* [PASSAGE FOR REVIEW]
The connections between the colonial occupiers of the Norfolk Plains and New Norfolk ran deep: both groups were sent to these places on the closure of the first penal settlement on Norfolk Island and these people would all have known each other. They were almost all originally convicts or jailers who were former members of the NSW (‘Rum’) Corps, and the culture of the penal system ran deep in them, their families and their descendants. Granted land on the country of Aboriginal First Nations, they were thereby turned into an occupying force, defending, enclosing and forever changing the nature of what they henceforth saw as their land. They were quickly joined by various ‘free settlers’ who also arrived in both areas, some already extremely wealthy, others finding ways to enrich themselves in colonial society, many taking up and enclosing further massive land holdings on Indigenous country.

* [PROBLEM]
According to the passage on Norfolk Plains and New Norfolk, why would the colonial occupiers of the two places all have known each other?

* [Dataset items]
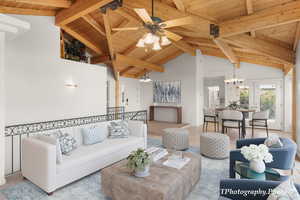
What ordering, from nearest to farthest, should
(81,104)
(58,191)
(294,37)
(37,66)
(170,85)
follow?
(58,191), (294,37), (37,66), (81,104), (170,85)

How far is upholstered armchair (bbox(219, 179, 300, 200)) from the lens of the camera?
1.43 meters

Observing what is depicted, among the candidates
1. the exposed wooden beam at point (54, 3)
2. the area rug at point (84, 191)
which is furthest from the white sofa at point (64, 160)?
the exposed wooden beam at point (54, 3)

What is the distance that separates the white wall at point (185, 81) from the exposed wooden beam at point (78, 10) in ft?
19.0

* [RESPONSE BELOW]
Both groups were sent to these places when the first penal settlement on Norfolk Island was closed.